My weekend distance runs were replaced with long stints on the stationary bike. I pushed myself to do a minimum of 1 and a half hours on the stationary bike in the beginning and by the end, I was pushing 3-hour sessions at whatever wattage/power/intensity was comfortable. In addition, I finally pulled the trigger and bought myself a bike so I could ride outside for long rides to break up the monotony. Later I then bought an indoor trainer so I could make use of the Zwift service to ride indoors and still feel as though I’m riding outdoors over hills.
My shorter runs during the week were also required to be reduced to ensure ample time for my ankle to heal. So as a result, more cycling training was added to replace the lost sessions.
With the reduced strain on my ankle and doing some physical therapy, I could feel it getting better and better.
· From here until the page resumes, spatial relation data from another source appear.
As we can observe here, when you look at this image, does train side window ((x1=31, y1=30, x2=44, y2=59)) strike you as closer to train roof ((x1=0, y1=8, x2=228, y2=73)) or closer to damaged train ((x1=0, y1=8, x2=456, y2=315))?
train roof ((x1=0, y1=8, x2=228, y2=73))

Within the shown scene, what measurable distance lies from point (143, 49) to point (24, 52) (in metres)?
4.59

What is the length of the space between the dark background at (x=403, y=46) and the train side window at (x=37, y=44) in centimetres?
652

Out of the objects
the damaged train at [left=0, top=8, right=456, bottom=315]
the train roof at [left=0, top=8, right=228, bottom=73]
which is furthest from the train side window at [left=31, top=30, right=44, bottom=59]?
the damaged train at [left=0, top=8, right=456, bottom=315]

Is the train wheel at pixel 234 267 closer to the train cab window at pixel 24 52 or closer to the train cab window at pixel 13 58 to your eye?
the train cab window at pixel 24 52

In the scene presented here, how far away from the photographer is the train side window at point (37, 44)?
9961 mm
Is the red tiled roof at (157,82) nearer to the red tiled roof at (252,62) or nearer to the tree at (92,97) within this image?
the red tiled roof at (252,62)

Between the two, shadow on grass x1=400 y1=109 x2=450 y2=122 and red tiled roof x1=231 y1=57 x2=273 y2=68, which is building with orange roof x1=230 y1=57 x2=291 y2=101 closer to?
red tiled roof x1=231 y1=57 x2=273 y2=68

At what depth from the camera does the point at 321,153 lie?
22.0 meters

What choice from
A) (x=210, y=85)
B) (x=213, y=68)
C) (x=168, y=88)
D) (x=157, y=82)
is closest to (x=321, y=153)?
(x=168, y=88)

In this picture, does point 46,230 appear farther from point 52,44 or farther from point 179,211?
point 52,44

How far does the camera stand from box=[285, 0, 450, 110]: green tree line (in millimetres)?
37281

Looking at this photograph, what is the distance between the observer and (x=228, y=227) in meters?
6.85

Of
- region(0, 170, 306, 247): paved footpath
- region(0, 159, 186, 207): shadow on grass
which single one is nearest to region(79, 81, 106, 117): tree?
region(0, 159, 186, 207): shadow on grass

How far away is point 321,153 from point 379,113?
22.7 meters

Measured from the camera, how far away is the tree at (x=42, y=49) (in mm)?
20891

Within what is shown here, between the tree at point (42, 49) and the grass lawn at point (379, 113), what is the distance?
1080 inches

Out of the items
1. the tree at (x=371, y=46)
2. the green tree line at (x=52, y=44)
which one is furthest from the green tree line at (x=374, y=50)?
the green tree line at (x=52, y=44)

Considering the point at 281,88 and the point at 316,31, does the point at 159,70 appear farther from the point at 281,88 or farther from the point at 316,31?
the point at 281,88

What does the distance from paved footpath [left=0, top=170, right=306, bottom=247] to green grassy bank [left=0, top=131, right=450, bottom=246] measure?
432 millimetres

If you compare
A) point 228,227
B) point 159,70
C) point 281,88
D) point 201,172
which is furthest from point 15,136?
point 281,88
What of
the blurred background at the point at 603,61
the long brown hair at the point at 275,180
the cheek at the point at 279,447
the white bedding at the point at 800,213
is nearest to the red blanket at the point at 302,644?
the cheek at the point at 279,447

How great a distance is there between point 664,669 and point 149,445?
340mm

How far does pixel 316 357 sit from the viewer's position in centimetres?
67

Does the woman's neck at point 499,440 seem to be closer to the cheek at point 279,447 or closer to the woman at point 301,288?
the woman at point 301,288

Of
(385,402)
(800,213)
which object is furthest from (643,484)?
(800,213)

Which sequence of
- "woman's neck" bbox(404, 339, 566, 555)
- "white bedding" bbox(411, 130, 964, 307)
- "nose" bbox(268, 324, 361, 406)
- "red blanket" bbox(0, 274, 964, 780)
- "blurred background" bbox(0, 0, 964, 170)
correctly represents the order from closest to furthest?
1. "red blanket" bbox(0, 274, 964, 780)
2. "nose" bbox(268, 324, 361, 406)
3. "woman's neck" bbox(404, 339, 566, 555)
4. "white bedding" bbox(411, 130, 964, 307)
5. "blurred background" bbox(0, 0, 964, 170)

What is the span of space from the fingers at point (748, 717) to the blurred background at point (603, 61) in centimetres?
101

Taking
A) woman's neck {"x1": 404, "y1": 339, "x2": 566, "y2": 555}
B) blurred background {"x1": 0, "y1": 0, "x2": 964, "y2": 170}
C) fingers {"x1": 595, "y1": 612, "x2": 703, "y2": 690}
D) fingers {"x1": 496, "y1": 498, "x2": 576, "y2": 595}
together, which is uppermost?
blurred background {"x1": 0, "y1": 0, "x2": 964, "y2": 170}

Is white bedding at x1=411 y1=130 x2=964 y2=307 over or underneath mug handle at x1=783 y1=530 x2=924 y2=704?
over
After a couple of months, I felt good enough to incorporate some short running and later middle distance running into my training. I was amazed at how easy running felt after the hiatus and after only focusing on cycling workouts!
I felt so good, that when it came time for me to run my tuneup half-marathon a month before the full marathon, I targeted to run it at a PR pace and a final time of 1 hour and 30 min. After a practice session of running that pace for about 8 miles, I felt confident in my ability to hit my target time. That confidence and all my work paid off when I did end up crossing the finish line of the Arizona Rock ’n’ Roll Half-Marathon in under my target time in 1 hour and 26 minutes. In the final month leading up to the full marathon, I decided to go for a Boston Qualifying time of 3 hours for the marathon. I felt amazing during the half-marathon and I was eager to push myself to see if I could accomplish such a feat!
My cycling training intensified and I was up to regularly riding 2 hours during the week each day and 3 and a half hours over the weekend for my “long run/ride.” It wasn’t only cycling though. I also did a 20-mile run at a light pace with some friends, which I was able to do without any serious effort. It did hurt my ankle a lot, which resulted in me not wanting to do any more running until the marathon.
On the day of the marathon, I went out at my target pace (target 3-hour marathon time which is running at 6:50 min/mile) and I was able to easily maintain it for about 17 miles or so. Then it got harder and harder and I slowed down. Finally, I crossed the finish line with a time of 3 hours and 15 min. Not a Boston Qualifying time, but not too shabby for only really doing cycling training for the past couple of months.
Through all my small nagging and large injuries I’ve experienced over the past few years, cycling has helped me to maintain and even build my fitness. It is now comfortably established as a core part of my training and will continue to be so. I still love and enjoy running and will always prefer to lace up and run outside as opposed to riding on my indoor trainer. But cycling is always something I know I can fall back on if I feel like my legs are too spent for a run or if I have another injury that requires a low impact activity.